- **WHAT TO WORK ON**: An unchanged copy of each entry below is needed; keep the pictures out of it.

==== EXERCISE MATERIALS

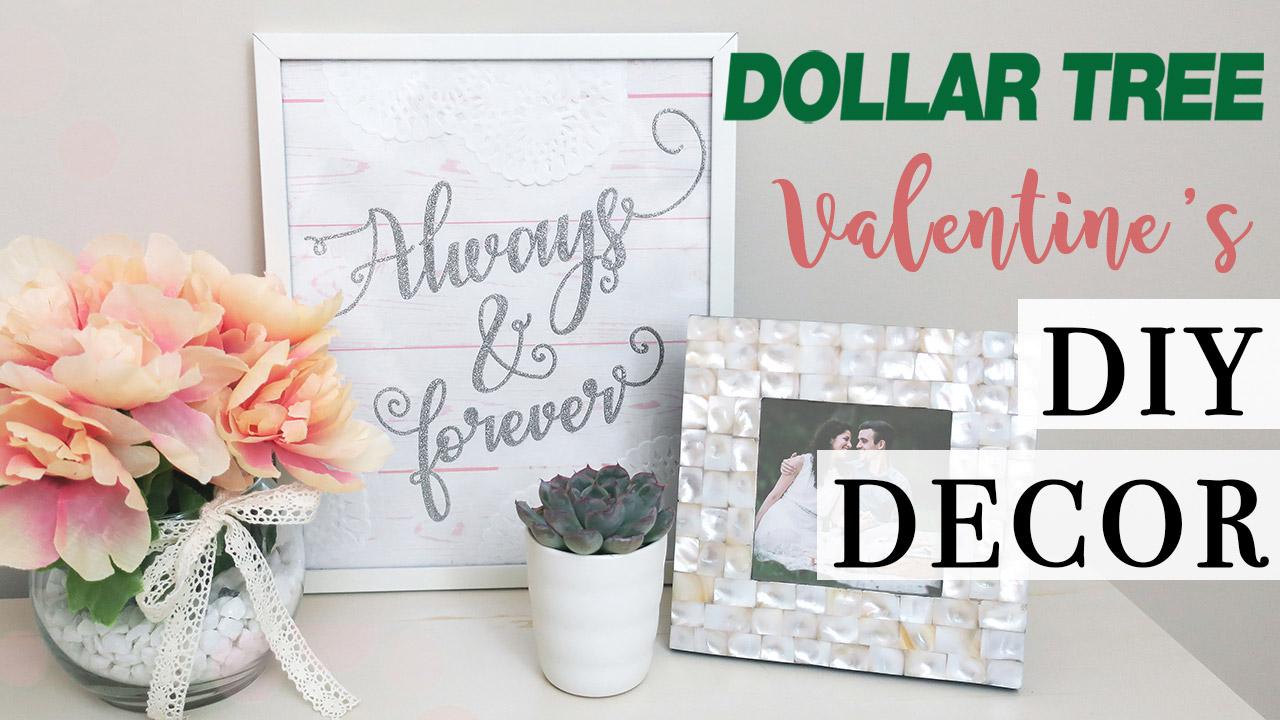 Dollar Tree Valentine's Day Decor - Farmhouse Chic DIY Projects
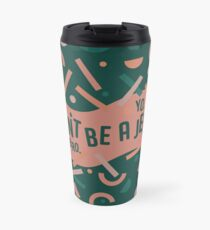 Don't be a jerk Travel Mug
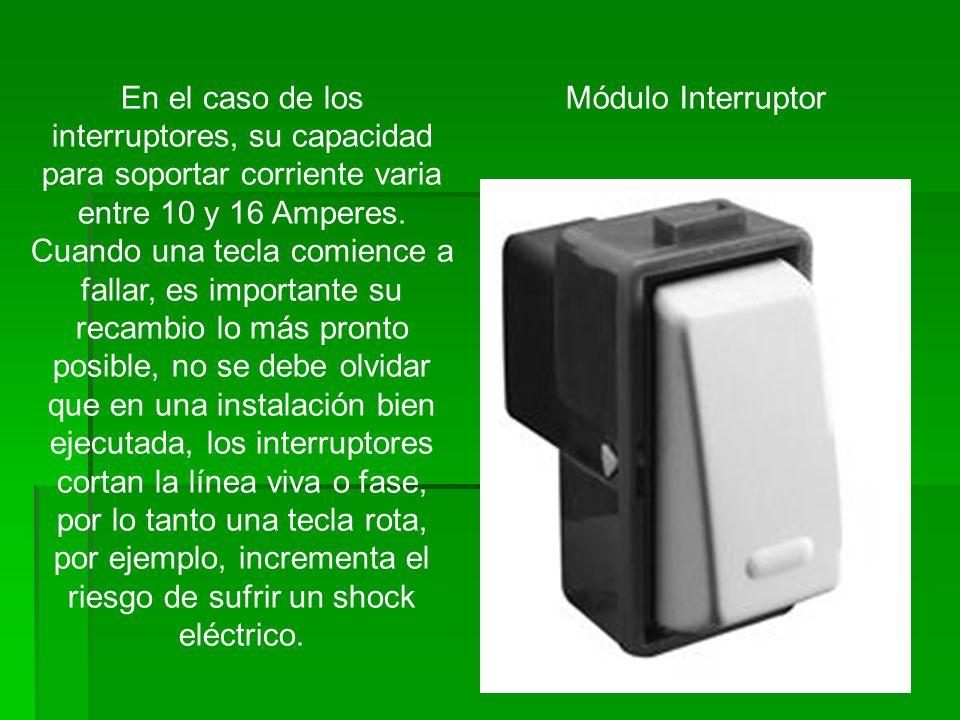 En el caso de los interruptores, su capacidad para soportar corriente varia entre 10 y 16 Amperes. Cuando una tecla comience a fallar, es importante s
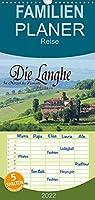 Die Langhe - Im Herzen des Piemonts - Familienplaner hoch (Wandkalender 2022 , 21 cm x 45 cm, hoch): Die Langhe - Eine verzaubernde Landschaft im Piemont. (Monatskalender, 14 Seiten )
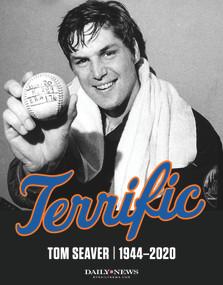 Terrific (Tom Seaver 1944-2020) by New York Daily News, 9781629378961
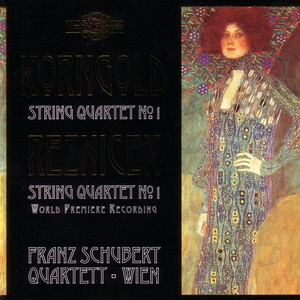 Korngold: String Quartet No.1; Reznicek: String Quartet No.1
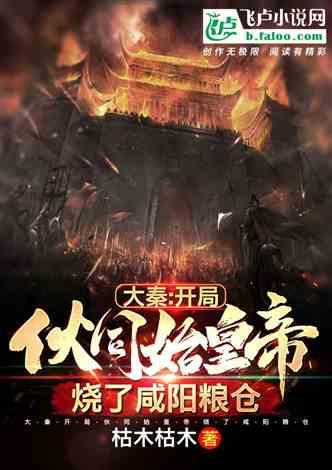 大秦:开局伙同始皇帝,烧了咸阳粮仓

========

- **YOUR RESPONSE**:
 Dollar Tree Valentine's Day Decor - Farmhouse Chic DIY Projects
 Don't be a jerk Travel Mug
 En el caso de los interruptores, su capacidad para soportar corriente varia entre 10 y 16 Amperes. Cuando una tecla comience a fallar, es importante s
 Die Langhe - Im Herzen des Piemonts - Familienplaner hoch (Wandkalender 2022 , 21 cm x 45 cm, hoch): Die Langhe - Eine verzaubernde Landschaft im Piemont. (Monatskalender, 14 Seiten )
 Terrific (Tom Seaver 1944-2020) by New York Daily News, 9781629378961
 Korngold: String Quartet No.1; Reznicek: String Quartet No.1
 大秦:开局伙同始皇帝,烧了咸阳粮仓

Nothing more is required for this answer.